Your phone sits on the coffee table, looking innocent enough. But if Ontario police have their way, that device could become their eyes and ears into your most private moments—without you ever knowing. Through “on-device investigative tools” that make traditional wiretaps look quaint, law enforcement can now capture everything: your screenshots, keystrokes, encrypted messages, even remotely activate your camera and microphone. Project Fairfield, the Windsor auto-theft investigation that netted 23 arrests and recovered $9 million in stolen vehicles, has become ground zero for a brewing fight over just how secret these digital intrusions should remain.

What Police Can See Now

These aren’t your grandfather’s wiretaps—they’re full-spectrum device takeovers.

ODITs give investigators god-mode access to smartphones and computers. Unlike traditional surveillance that intercepts messages in transit, this spyware lives on your device, capturing everything from call logs and photos to real-time typing and live audio. The tools can crack end-to-end encrypted conversations that were supposed to be bulletproof. One former intelligence officer told Parliament a single operation easily costs half a million dollars—suggesting police reserve this nuclear option for major cases.

The Secrecy Wars

Prosecutors would rather drop cases than reveal how the sausage gets made.

Crown attorneys and police are “fighting tooth and nail” to keep everything about ODITs classified: which companies make them, how they work, even basic safeguards that exist. In Brampton’s Project Vegas drug investigation, federal prosecutors have refused to release over 140 documents about the spyware, citing public interest protections under Canada’s Evidence Act. The secrecy runs so deep that authorities pre-agreed to abandon prosecutions rather than reveal vendor identities—a fact they didn’t tell the judge who authorized the surveillance.
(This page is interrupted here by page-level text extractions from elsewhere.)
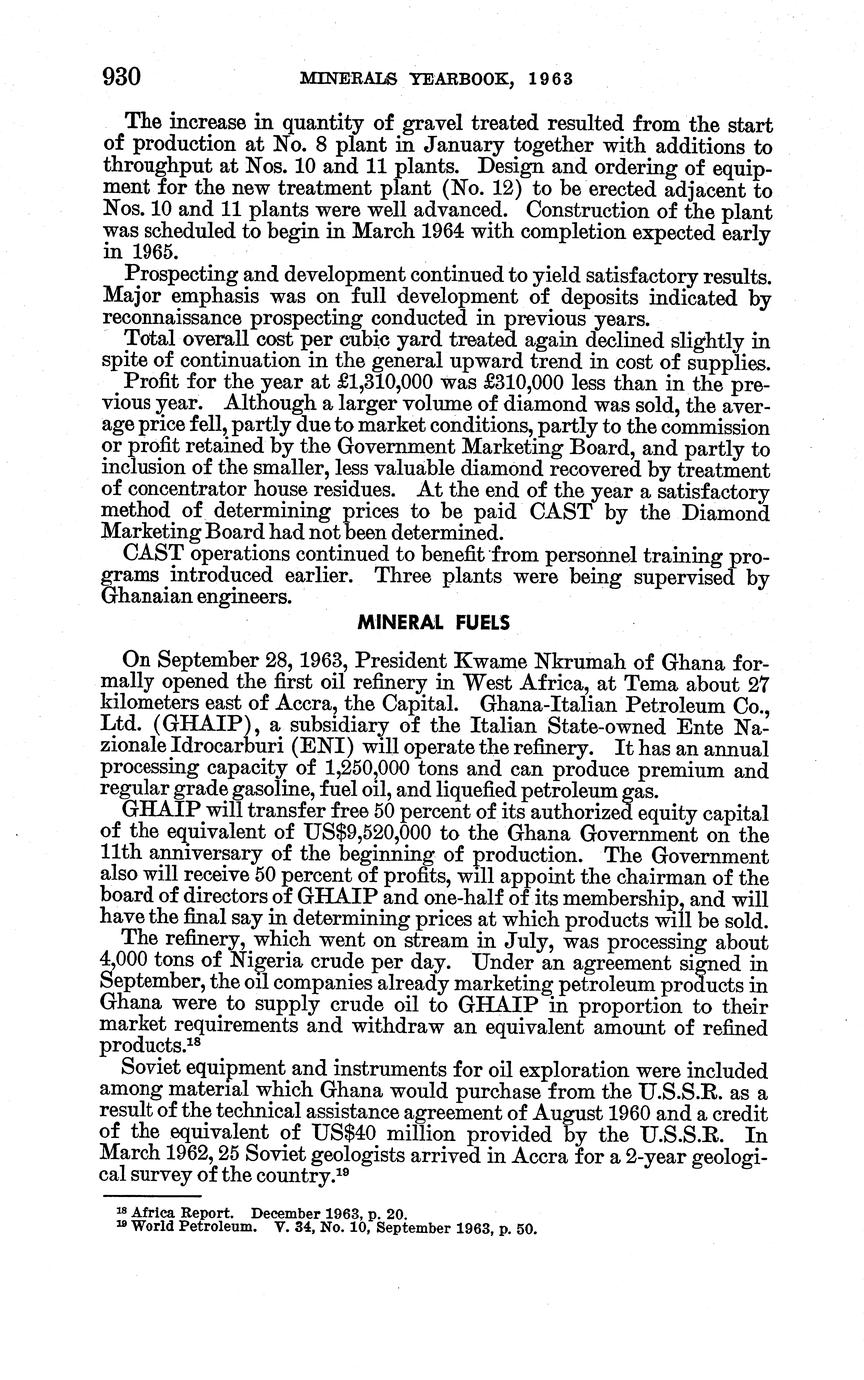 930 MINERALS YEARBOOK, 1963

The increase in quantity of gravel treated resulted from the start of production at No. 8 plant in January together with additions to throughput at Nos. 10 and 11 plants. Design and ordering of equipment for the new treatment plant (No. 12) to be erected adjacent to Nos. 10 and 11 plants were well advanced. Construction of the plant was scheduled to begin in March 1964 with completion expected early in 1965.

Prospecting and development continued to yield satisfactory results. Major emphasis was on full development of deposits indicated by reconnaissance prospecting conducted in previous years.

Total overall cost per cubic yard treated again declined slightly in spite of continuation in the general upward trend in cost of supplies.

Profit for the year at £1,310,000 was £310,000 less than in the previous year. Although a larger volume of diamond was sold, the average price fell, partly due to market conditions, partly to the commission or profit retained by the Government Marketing Board, and partly to inclusion of the smaller, less valuable diamond recovered by treatment of concentrator house residues. At the end of the year a satisfactory method of determining prices to be paid CAST by the Diamond Marketing Board had not been determined.

CAST operations continued to benefit from personnel training programs introduced earlier. Three plants were being supervised by Ghanaian engineers.

MINERAL FUELS

On September 28, 1963, President Kwame Nkrumah of Ghana formally opened the first oil refinery in West Africa, at Tema about 27 kilometers east of Accra, the Capital. Ghana-Italian Petroleum Co., Ltd. (GHAIP), a subsidiary of the Italian State-owned Ente Nazionale Idrocarburi (ENI) will operate the refinery. It has an annual processing capacity of 1,250,000 tons and can produce premium and regular grade gasoline, fuel oil, and liquefied petroleum gas.

GHAIP will transfer free 50 percent of its authorized equity capital of the equivalent of US$9,520,000 to the Ghana Government on the 11th anniversary of the beginning of production. The Government also will receive 50 percent of profits, will appoint the chairman of the board of directors of GHAIP and one-half of its membership, and will have the final say in determining prices at which products will be sold.

The refinery, which went on stream in July, was processing about 4,000 tons of Nigeria crude per day. Under an agreement signed in September, the oil companies already marketing petroleum products in Ghana were to supply crude oil to GHAIP in proportion to their market requirements and withdraw an equivalent amount of refined products.$^{18}$

Soviet equipment and instruments for oil exploration were included among material which Ghana would purchase from the U.S.S.R. as a result of the technical assistance agreement of August 1960 and a credit of the equivalent of US$40 million provided by the U.S.S.R. In March 1962, 25 Soviet geologists arrived in Accra for a 2-year geological survey of the country.$^{19}$

$^{18}$ Africa Report. December 1963, p. 20.
$^{19}$ World Petroleum. V. 34, No. 10, September 1963, p. 50.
Legal Loopholes and Constitutional Concerns

Canada’s surveillance laws are stuck in the 1970s while police deploy 2024 spyware.

Defence lawyers Kim Schofield and Miranda Brar argue police failed to provide “fully informed judicial oversight,” hiding crucial technical details from authorizing judges. The bigger problem? Canada’s interception laws were written for traditional wiretaps, not tools that can ransack entire digital lives. Part VI of the Criminal Code doesn’t distinguish between listening to phone calls and installing commercial spyware. Once a judge approves surveillance, police have carte blanche on methods.

Privacy Watchdogs Sound Alarms

Even oversight bodies are flying blind on what police actually purchased.

“If police want to make the case that use of spyware is justified, they need to do this in a transparent manner,” warns Tamir Israel from the Canadian Civil Liberties Association. Ontario’s Information and Privacy Commissioner is “closely monitoring” the technology, emphasizing that “it is critical that police adopt and apply an appropriate transparency and accountability framework.” Yet Citizen Lab research suggests multiple Ontario forces are building spyware capabilities, potentially through vendors like Israel’s Paragon Solutions.

The stakes couldn’t be higher. Similar commercial spyware has surveilled journalists, activists, and political opponents worldwide. If courts can’t access basic information about these tools—their reliability, security risks, or vendor track records—then democratic oversight becomes impossible. Your digital privacy might depend on whether Canadian judges decide transparency matters more than prosecutorial convenience.